Empirical Demonstration

Along with the reported simulation study, we applied the M-MNRM to three empirical datasets from personnel selection contexts. This allowed us to examine the existence and prevalence of the three latent faking classes in high-stakes assessment data from different job application contexts.

Datasets

The datasets were made available by a Germany-based testing company that develops psychological tests for personnel selection. All three datasets contained responses from test-takers who had taken a personality test as part of an application for a job. Dataset 1 consisted of $N = 3, 046$ test-takers applying for a bank apprenticeship at a financial institution in Germany (gender: 60.4% female, 39.6% male; age: $M = 18.22$ years, $SD = 1.98$ , $range = [14, 29]$ ; this dataset was also analyzed by Seitz et al., 2025). Dataset 2 comprised $N = 1, 824$ applicants for a police officer traineeship at a German police department (gender: 30.0% female, 70.0% male; age: $M = 21.02$ years, $SD = 4.61$ , $range = [15, 39]$ ). Dataset 3 included $N = 2, 007$ test-takers who had applied for a position as insurance agent at a Germany-based insurance company (gender: 28.7% female, 71.2% male).²

In the present empirical demonstration, we modeled data from three substantive trait scales that were available in all datasets. These scales assessed the personality traits of Emotional Stability, Extraversion, and Conscientiousness. Emotional Stability was measured with 12 items (Dataset 1: Cronbach’s $α = . 75$ ; Dataset 2: $α = . 74$ ; Dataset 3: $α = . 70$ ), Extraversion with 9 items (Dataset 1: $α = . 74$ ; Dataset 2: $α = . 67$ ; Dataset 3: $α = . 72$ ), and Conscientiousness with 10 items (Dataset 1: $α = . 79$ ; Dataset 2: $α = . 77$ ; Dataset 3: $α = . 66$ ). Item responses were given on a 7-point Likert scale (0 = does not apply at all to 6 = applies fully). Along with these three substantive trait scales, covariates were available in the datasets, namely, the score of an integrity test, the score of an achievement motivation test, and a measure of intelligence (aggregate of verbal, numeric, and figural cognitive ability test scores).

Pilot Studies

Before fitting models to the data, we ran a series of pilot studies to determine scoring weights for the faking dimension in the different personnel selection settings. Therefore, we asked independent samples of participants to rate the social desirability of every response category of every item with respect to the three job application settings (Seitz et al., 2025; see also Kuncel & Tellegen, 2009). Participants should hereby put themselves into the perspective of a person who is currently applying for the respective job, and rate desirability accordingly. The Supplemental Material provides details on the procedure, samples, and results of the pilot studies.

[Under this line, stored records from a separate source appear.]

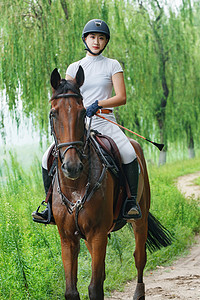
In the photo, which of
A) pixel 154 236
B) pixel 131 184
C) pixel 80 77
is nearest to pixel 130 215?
pixel 131 184

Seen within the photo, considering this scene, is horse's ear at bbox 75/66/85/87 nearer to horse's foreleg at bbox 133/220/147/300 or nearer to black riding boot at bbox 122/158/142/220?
black riding boot at bbox 122/158/142/220

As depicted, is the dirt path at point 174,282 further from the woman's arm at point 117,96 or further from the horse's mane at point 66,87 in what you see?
the horse's mane at point 66,87

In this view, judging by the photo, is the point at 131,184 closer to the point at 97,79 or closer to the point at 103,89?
the point at 103,89

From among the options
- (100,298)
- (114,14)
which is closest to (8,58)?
(114,14)

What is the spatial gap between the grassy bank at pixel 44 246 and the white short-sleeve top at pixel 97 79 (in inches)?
67.6

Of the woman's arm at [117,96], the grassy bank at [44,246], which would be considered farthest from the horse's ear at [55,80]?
the grassy bank at [44,246]

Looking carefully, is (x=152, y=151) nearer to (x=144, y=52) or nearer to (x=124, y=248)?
(x=144, y=52)

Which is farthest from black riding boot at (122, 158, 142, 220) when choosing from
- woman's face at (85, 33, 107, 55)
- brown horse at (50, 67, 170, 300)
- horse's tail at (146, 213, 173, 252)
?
horse's tail at (146, 213, 173, 252)

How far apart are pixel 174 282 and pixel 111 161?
2.63m

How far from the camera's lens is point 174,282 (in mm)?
5621

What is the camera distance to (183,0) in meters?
14.3

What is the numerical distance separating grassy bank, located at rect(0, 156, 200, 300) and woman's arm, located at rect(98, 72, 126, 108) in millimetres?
1802

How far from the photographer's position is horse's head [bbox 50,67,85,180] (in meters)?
3.02

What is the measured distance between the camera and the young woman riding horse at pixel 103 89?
157 inches
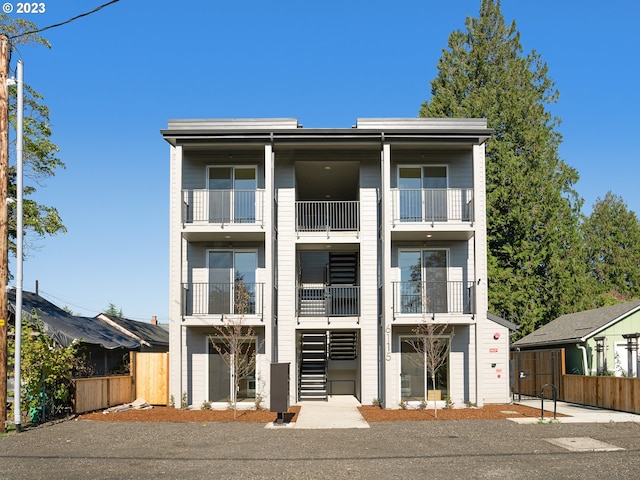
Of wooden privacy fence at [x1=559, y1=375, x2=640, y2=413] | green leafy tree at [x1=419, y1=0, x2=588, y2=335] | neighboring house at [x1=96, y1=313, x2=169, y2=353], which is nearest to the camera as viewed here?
wooden privacy fence at [x1=559, y1=375, x2=640, y2=413]

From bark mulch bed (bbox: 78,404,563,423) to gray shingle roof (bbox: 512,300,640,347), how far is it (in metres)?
5.14

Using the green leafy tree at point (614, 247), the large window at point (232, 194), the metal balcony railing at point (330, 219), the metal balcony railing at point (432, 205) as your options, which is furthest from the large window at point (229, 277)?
the green leafy tree at point (614, 247)

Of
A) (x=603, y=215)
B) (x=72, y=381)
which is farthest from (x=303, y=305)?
(x=603, y=215)

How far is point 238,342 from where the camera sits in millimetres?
21562

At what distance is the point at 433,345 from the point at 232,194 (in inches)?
306

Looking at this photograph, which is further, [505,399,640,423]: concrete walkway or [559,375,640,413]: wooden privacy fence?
[559,375,640,413]: wooden privacy fence

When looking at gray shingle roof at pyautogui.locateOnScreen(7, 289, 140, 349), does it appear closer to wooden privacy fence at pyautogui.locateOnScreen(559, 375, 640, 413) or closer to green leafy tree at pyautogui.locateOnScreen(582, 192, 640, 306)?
wooden privacy fence at pyautogui.locateOnScreen(559, 375, 640, 413)

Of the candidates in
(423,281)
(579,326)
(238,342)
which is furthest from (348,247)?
(579,326)

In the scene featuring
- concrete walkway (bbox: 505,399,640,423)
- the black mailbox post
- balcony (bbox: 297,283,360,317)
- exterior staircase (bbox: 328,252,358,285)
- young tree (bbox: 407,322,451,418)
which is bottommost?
concrete walkway (bbox: 505,399,640,423)

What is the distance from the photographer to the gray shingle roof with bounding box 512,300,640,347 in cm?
2466

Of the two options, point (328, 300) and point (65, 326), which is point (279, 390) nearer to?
point (328, 300)

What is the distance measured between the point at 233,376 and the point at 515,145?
77.8 ft

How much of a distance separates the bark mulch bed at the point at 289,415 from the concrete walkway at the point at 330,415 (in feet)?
1.00

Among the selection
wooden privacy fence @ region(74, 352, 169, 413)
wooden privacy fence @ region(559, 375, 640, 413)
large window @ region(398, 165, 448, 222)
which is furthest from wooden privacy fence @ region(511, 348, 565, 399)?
wooden privacy fence @ region(74, 352, 169, 413)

Results of the Empirical Demonstration

We fitted the same four models as in the simulation to all three datasets. Regarding scoring weights, we specified values as in Equation (2) and used the job-specific mean desirability ratings from the pilot studies as scoring weights of faking, which we linearly transformed to a possible range from 0 to 6 to achieve a common metric of scoring weights across dimensions. Again, we used JAGS through the R environment to estimate the models. However, for the empirical analyses, we estimated every model by running 12 parallel MCMC chains that featured 15,000 iterations each, with the first 5,000 iterations discarded as burnin.³ $\hat{R}$ values of continuous model parameters were all below 1.1, indicating that all models converged. Also, by visual inspection, we found well-mixed trace plots of item parameters, latent correlations, and latent regression coefficients.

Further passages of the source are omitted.